SOURCE PASSAGE:

# 7 yotes hunt



## SHANK (Apr 5, 2006)

This is in response to the "7 Yotes" thread I posted a while back...

I hunted those guys with my son, Colin on 11/5. 

It was only my second coyote hunt and my Colin's first. We went out at sunset and set up on a thick treeline near the woods I thought they denned in and 50 yds from where the video was taken. At dark I set off wounded rabbit call followed by a locator call with howls and yips. The second time I played it, the whole woods sounded off like there were a hundred dogs in it. Made the hair on the back of my neck stand up. Colin and I looked at each other with a "holy sh**" look in our eyes. I switched back over to wounded cottontail and waited...and waited some more. Since I figured they'd come straight in but didn't see anything for 10 minutes I assumed they busted us. Colin and I got up and stepped out into the cut bean field, grinning and giggling about what had happened. We were pretty excited that we at least got the pack to respond. 
Before packing up, Colin scanned the bean field all the way down to the end with the red lens spot light. There, about 300 yds down wind was about a dozen eyes looking back at us! We quickly got down on our knees and I tried to steady my rifle with my elbow on my knee. (my tripod was back in our original blind, 20 feet away) Two yotes were trotting along the wood line towards the sound of the rabbit while the others seemed to hang back. It was difficult to see the front dog in the red light through my scope. I fired at about 150 yds (?) and missed. The yote kept trotting and Colin and I both "woofed" at him. He stopped and I took another shot and missed again. In an instant, they all vaporized into the darkness and that ended the education of a young coyote, a not so young gunner and his 18 year old son. 

What I learned: 
1. I cant believe I forgot this but they will go down wind to scent check. But 300 yds down wind? That was surprising.
2. I have since bought a duplicate hand held spotlight with a clear lens. The idea is to shine the dogs with the red lens and use the white when ready to shoot. The red lens is just not bright enough for me to see well through the scope. 
3. Next time, I wont take a long shot without my tripod. 

My son and I are both hooked and plan on going back soon. I'll post the progress, or lack of, as it comes.

TASKS:
A) In the coyote hunting post, how far down wind were the eyes that Colin spotted with the spotlight?
B) Pick up the coyote hunting post after its final sentence and keep writing it.

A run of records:

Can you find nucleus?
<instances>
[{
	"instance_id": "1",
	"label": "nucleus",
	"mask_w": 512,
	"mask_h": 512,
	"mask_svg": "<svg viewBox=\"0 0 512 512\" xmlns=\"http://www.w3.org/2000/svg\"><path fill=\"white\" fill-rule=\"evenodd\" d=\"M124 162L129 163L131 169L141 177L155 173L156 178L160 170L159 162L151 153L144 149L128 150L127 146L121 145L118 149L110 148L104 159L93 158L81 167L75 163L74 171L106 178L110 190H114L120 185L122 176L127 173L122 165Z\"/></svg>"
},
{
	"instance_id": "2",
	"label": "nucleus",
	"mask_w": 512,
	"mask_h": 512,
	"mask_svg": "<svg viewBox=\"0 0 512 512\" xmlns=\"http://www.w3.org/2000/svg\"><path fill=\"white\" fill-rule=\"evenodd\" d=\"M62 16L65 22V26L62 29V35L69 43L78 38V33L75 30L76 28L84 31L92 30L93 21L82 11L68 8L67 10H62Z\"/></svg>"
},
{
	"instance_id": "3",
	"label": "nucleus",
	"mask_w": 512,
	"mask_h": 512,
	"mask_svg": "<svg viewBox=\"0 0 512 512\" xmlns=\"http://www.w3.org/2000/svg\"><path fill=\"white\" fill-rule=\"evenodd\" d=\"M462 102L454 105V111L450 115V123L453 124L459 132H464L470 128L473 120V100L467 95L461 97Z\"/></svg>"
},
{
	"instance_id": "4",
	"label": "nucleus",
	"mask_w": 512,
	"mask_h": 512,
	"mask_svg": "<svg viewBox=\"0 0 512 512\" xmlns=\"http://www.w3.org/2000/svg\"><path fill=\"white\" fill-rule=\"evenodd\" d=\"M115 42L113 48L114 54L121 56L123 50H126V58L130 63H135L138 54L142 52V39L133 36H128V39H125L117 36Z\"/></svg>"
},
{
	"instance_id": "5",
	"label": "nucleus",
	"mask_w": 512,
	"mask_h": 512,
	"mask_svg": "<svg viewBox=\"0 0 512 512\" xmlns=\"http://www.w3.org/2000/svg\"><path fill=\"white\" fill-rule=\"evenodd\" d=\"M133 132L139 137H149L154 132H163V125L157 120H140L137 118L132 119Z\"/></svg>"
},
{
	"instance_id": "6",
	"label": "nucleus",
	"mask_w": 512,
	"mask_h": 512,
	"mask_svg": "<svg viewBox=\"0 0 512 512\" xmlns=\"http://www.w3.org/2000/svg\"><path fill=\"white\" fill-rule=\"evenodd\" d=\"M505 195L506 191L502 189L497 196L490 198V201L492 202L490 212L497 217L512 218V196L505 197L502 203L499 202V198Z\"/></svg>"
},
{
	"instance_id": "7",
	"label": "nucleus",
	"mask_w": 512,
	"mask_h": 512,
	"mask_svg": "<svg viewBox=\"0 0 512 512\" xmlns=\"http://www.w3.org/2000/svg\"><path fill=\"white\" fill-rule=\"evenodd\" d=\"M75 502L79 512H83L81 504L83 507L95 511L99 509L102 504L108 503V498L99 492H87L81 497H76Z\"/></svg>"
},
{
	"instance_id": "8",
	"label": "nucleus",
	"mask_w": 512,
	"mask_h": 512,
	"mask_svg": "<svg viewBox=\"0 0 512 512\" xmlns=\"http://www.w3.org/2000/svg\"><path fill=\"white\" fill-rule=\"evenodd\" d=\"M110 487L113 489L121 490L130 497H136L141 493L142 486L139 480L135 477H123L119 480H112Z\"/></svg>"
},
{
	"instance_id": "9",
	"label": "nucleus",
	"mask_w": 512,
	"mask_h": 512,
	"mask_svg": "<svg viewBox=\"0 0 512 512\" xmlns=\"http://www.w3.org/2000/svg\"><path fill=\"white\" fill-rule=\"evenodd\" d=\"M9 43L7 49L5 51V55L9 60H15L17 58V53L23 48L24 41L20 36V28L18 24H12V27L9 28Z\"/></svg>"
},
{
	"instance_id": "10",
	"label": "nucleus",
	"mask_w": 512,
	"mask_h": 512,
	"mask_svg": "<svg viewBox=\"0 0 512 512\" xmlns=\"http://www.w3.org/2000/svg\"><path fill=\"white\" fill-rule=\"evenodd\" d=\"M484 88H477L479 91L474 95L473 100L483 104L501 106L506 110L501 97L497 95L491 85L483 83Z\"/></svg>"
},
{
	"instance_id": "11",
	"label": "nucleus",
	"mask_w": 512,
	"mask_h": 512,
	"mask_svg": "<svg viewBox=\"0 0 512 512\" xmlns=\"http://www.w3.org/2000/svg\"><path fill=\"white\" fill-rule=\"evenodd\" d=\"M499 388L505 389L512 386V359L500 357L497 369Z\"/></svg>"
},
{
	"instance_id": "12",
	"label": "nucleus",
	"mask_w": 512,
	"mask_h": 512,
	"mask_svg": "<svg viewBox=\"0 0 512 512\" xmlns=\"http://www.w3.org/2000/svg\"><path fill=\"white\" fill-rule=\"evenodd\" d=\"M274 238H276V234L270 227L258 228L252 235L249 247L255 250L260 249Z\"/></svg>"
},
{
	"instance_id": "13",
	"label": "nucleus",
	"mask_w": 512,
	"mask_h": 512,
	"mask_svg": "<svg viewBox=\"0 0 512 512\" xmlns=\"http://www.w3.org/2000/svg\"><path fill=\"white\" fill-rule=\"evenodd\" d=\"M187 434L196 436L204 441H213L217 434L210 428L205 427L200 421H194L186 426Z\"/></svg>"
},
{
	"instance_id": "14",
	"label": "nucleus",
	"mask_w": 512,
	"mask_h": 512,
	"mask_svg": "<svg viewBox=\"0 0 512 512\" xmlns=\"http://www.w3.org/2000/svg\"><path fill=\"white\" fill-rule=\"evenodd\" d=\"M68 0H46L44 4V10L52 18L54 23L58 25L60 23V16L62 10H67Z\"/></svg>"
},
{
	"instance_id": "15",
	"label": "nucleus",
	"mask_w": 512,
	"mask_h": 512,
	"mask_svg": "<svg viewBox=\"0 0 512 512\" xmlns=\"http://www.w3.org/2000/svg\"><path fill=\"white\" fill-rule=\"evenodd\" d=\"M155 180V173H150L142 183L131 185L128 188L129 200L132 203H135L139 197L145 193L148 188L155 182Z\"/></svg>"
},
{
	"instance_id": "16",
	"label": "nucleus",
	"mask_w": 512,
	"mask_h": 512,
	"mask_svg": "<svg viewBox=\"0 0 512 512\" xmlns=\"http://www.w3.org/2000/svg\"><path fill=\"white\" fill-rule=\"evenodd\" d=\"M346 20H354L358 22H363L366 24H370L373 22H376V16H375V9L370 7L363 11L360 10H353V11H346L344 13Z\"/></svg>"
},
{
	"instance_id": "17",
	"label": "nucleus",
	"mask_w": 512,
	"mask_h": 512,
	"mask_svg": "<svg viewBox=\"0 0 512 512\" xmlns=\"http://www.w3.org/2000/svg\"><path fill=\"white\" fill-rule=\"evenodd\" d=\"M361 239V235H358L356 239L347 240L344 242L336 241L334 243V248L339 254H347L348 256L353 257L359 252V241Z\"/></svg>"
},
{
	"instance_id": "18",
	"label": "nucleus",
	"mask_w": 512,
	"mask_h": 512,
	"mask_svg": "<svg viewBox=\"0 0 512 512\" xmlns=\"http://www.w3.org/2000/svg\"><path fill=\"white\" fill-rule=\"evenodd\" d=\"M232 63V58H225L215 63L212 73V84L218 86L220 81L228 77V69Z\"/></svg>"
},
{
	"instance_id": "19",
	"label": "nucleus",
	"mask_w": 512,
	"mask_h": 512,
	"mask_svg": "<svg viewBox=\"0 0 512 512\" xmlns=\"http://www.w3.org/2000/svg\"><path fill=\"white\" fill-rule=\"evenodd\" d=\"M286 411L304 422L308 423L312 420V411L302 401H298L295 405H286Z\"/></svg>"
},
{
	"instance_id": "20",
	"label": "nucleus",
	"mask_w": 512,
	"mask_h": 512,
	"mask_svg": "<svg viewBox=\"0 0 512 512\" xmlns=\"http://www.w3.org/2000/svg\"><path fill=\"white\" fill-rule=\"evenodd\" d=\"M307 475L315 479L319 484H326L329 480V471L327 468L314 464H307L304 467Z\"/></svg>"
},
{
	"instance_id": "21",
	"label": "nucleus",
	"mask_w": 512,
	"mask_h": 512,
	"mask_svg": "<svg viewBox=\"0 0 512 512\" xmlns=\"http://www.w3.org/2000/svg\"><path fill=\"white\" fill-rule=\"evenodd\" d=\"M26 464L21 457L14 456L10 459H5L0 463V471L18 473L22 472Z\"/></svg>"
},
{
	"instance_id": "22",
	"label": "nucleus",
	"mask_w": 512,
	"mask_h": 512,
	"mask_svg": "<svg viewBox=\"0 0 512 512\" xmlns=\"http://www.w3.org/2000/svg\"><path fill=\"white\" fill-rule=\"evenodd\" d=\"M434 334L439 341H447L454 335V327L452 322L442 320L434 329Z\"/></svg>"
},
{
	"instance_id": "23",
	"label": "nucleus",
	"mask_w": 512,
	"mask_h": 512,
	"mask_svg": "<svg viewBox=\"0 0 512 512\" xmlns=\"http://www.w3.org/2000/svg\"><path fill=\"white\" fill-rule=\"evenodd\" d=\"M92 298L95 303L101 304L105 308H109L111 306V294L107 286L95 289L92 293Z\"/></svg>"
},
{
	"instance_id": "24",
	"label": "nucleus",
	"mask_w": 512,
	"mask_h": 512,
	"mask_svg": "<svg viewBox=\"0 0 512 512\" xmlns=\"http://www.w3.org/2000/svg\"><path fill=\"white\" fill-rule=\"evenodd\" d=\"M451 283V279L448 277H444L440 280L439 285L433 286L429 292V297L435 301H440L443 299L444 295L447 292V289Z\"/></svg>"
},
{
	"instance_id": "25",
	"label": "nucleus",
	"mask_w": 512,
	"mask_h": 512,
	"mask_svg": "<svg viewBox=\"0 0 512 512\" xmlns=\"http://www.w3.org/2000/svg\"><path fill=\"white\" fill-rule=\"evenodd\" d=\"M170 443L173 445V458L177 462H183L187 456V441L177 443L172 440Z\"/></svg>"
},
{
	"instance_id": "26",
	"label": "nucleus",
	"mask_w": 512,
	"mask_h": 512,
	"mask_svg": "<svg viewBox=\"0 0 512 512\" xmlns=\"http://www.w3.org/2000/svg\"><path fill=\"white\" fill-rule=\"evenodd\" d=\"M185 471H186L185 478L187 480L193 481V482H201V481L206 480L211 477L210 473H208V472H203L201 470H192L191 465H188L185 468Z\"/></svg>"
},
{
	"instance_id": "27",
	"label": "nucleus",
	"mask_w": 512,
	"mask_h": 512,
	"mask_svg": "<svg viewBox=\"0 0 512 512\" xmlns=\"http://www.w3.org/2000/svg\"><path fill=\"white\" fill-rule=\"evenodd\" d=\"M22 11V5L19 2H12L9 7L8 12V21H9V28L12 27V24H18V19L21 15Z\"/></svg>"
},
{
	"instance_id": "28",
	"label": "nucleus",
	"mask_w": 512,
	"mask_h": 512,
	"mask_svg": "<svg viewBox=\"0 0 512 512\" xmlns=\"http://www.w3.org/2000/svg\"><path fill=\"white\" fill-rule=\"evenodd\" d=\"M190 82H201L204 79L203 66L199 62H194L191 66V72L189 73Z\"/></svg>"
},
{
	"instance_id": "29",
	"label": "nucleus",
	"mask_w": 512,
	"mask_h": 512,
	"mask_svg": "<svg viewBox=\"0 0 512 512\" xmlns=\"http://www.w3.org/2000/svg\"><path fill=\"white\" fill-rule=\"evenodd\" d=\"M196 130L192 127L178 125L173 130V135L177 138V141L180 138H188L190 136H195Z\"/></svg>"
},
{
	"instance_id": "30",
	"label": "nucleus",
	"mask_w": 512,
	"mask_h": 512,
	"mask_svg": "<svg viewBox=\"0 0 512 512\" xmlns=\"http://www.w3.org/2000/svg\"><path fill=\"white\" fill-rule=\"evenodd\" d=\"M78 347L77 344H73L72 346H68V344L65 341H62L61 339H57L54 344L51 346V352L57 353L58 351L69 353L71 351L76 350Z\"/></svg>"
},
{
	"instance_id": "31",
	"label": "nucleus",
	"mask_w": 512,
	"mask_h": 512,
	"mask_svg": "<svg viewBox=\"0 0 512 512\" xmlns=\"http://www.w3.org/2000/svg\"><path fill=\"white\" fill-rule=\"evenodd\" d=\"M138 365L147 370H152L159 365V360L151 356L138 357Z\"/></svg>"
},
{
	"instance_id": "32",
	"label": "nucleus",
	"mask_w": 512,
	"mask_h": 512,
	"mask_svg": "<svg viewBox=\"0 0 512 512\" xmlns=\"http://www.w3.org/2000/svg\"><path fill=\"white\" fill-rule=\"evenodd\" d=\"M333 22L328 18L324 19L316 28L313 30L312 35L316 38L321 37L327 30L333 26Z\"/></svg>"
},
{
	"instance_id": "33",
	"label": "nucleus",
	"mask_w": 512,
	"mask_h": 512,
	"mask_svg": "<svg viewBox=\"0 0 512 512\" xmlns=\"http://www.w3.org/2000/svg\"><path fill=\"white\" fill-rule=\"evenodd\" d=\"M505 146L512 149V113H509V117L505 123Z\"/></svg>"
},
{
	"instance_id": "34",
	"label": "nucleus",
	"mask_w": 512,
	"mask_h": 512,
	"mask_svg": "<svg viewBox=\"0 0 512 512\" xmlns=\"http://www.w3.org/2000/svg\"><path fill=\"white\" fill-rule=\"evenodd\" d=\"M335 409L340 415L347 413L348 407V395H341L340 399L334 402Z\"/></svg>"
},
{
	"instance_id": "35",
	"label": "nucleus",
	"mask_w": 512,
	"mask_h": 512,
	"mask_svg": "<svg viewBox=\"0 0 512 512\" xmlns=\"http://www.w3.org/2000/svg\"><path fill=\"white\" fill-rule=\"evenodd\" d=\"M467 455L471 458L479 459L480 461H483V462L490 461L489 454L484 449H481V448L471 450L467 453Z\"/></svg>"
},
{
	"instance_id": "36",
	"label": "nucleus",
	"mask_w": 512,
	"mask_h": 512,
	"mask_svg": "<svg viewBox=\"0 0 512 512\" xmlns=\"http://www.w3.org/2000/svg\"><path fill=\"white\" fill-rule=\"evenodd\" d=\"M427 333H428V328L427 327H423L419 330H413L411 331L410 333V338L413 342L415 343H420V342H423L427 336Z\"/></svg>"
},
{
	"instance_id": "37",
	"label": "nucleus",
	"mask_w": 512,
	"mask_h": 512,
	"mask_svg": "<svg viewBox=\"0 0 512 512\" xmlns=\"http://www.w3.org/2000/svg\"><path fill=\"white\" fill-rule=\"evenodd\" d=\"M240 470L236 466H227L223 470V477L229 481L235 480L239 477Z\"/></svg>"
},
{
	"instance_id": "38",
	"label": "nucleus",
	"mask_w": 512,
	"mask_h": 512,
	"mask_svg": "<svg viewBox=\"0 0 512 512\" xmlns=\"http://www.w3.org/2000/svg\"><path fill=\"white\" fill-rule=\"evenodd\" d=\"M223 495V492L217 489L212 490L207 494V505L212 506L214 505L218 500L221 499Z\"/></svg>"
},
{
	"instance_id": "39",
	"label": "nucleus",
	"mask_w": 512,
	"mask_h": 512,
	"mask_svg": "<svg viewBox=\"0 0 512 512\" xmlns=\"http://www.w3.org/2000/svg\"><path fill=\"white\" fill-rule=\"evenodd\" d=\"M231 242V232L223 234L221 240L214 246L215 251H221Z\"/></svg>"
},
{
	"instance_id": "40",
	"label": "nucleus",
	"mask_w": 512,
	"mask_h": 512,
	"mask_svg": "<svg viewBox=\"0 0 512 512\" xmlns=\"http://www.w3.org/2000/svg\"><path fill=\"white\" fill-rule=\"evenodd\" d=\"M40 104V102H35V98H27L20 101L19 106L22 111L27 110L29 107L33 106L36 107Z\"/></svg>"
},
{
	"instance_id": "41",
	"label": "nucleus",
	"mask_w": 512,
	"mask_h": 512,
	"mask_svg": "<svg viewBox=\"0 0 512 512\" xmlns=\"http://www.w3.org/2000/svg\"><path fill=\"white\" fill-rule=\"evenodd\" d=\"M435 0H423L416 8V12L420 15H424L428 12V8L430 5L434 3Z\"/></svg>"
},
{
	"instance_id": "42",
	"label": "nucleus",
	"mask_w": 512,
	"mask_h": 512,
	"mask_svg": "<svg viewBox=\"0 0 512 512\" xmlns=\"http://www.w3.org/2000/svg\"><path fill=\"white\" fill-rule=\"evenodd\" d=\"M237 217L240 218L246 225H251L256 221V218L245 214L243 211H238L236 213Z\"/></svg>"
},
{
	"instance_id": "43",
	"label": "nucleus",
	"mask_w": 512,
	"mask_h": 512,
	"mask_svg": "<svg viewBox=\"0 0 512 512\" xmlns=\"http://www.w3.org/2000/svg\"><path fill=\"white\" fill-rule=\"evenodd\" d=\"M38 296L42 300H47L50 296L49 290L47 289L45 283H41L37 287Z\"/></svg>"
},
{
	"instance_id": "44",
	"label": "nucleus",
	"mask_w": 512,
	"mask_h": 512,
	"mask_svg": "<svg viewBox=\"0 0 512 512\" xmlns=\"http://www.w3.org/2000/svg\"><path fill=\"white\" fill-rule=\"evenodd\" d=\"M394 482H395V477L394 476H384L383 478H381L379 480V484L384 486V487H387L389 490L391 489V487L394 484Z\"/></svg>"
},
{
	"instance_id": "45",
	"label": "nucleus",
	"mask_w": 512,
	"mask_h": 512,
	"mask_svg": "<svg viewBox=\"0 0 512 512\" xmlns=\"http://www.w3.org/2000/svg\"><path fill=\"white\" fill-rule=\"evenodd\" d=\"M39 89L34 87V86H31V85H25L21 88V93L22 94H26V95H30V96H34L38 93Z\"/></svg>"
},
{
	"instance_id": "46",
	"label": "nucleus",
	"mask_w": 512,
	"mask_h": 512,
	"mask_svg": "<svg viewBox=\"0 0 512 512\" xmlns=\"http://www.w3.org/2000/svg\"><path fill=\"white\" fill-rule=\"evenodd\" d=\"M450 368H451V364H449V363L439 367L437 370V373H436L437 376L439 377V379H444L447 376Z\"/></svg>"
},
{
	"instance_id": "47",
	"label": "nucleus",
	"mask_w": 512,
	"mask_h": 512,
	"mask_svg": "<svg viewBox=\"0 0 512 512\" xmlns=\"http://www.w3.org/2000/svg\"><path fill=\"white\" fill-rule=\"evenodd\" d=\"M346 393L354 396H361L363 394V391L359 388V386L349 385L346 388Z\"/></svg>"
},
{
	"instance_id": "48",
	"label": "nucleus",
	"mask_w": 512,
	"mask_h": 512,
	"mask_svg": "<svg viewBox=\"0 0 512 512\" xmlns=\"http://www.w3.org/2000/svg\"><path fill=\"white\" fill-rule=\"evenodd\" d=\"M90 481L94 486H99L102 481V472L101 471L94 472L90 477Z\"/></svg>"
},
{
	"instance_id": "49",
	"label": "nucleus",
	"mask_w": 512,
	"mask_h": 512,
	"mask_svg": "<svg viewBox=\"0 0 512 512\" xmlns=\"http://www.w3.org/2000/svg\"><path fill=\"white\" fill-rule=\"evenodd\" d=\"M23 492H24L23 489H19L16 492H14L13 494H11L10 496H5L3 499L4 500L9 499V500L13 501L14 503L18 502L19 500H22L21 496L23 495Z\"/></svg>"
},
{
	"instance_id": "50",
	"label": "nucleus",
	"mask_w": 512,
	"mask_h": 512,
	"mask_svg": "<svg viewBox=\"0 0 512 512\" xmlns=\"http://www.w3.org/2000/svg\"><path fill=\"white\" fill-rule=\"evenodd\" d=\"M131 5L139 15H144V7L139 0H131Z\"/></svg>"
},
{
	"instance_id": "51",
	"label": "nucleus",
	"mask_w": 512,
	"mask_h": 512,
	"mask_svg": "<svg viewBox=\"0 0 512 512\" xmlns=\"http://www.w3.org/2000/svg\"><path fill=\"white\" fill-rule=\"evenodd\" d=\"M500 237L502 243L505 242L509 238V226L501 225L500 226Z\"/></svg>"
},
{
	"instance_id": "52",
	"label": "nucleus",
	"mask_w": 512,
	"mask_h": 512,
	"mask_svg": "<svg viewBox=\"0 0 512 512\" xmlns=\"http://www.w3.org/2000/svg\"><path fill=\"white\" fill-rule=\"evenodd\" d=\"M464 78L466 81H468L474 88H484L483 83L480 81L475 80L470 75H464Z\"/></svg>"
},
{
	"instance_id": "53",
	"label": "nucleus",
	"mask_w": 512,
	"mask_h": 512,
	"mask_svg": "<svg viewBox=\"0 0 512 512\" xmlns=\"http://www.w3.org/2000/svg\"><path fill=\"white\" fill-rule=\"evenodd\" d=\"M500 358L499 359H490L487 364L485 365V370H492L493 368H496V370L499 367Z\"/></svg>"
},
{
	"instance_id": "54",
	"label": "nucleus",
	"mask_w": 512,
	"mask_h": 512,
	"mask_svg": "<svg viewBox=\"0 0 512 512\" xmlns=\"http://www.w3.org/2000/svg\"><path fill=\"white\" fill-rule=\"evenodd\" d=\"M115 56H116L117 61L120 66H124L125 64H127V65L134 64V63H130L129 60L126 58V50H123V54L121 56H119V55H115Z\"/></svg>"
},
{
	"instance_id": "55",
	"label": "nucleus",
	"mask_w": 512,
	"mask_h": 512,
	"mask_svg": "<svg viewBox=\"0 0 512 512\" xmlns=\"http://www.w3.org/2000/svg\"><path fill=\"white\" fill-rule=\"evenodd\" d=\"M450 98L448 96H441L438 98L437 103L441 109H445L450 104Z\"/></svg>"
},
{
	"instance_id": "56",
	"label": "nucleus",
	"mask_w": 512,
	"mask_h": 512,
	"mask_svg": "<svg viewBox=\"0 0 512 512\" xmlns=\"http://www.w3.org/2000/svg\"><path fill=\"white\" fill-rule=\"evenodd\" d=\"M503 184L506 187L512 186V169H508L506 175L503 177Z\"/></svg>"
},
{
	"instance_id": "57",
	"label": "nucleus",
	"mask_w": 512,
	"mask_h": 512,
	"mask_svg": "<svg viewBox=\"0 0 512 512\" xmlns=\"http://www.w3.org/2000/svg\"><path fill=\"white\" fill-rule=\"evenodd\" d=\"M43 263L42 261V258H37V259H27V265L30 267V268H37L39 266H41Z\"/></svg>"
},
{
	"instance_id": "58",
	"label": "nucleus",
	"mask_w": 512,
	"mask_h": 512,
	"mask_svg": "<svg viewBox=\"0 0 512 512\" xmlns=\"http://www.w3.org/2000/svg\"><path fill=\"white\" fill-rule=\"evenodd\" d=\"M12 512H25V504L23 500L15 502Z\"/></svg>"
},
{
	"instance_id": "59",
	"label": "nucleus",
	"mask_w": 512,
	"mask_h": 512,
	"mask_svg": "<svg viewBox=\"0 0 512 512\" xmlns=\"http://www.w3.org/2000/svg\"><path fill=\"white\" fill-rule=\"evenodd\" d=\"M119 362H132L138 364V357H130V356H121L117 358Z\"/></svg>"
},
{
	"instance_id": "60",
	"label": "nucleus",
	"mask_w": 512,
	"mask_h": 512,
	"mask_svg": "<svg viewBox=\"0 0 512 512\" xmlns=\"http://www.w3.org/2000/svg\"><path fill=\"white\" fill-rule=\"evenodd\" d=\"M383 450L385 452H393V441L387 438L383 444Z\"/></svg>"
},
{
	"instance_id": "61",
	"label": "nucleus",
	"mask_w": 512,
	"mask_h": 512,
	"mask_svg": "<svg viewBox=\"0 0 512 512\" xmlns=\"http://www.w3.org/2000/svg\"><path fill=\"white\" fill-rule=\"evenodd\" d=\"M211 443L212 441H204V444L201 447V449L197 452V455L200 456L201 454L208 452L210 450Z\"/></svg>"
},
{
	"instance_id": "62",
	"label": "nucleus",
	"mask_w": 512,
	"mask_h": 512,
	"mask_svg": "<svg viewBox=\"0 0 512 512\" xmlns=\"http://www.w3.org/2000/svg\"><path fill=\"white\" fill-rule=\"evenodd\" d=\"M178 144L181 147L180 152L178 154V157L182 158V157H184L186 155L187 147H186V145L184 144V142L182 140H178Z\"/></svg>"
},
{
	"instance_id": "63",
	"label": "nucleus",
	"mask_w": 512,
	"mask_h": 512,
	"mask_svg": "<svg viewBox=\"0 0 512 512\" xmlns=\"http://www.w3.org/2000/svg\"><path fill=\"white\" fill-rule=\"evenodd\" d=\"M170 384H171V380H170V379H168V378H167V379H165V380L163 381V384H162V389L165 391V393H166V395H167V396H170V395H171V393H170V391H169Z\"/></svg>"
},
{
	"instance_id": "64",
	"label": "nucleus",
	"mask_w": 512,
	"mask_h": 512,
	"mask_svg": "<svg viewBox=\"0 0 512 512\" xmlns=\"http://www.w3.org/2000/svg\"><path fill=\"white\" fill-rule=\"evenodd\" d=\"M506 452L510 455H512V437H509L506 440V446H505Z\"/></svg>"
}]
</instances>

ANSWERS BY TASK:
A) About 300 yards.

B)
----------



## fowlme (Jun 19, 2009)

It is a thrilling experience . Thanks for the update . you might try a green light. I can see better with that compared to a red. the white will more than likely spook them. Good luck.


----------



## SHANK (Apr 5, 2006)

I'll look into the green. Last year I scanned that same field with a clear spotlight and there was a pack of coyotes trotting along. They weren't bothered at all by the clear and kept coming. Time will tell. The nice thing is, all I need to do is pop off the red filter and I have clear.


----------



## doggk9 (Aug 27, 2006)

If you are running a light with a filter you are already handicapping yourself. The filter cuts down A LOT of your light. Try an unfiltered red LED light would perform much better.


----------



## SHANK (Apr 5, 2006)

Yeah, my hand spotlight from Walmart is filtered. I have a NiteSnipe on my rifle and it is unfiltered. Just ordering a green LED as we speak.


----------



## fowlme (Jun 19, 2009)

SHANK said:


> Yeah, my hand spotlight from Walmart is filtered. I have a NiteSnipe on my rifle and it is unfiltered. Just ordering a green LED as we speak.


You will see a difference , I have 2 Nite Snipe lights one green one red. the green is brighter . I like the head lamp also, mine is the none interchangeable led, the new headlamps are.


----------



## SHANK (Apr 5, 2006)

I was looking at the headlamp on their site. I'll add it to my cart. You're getting me excited to go again.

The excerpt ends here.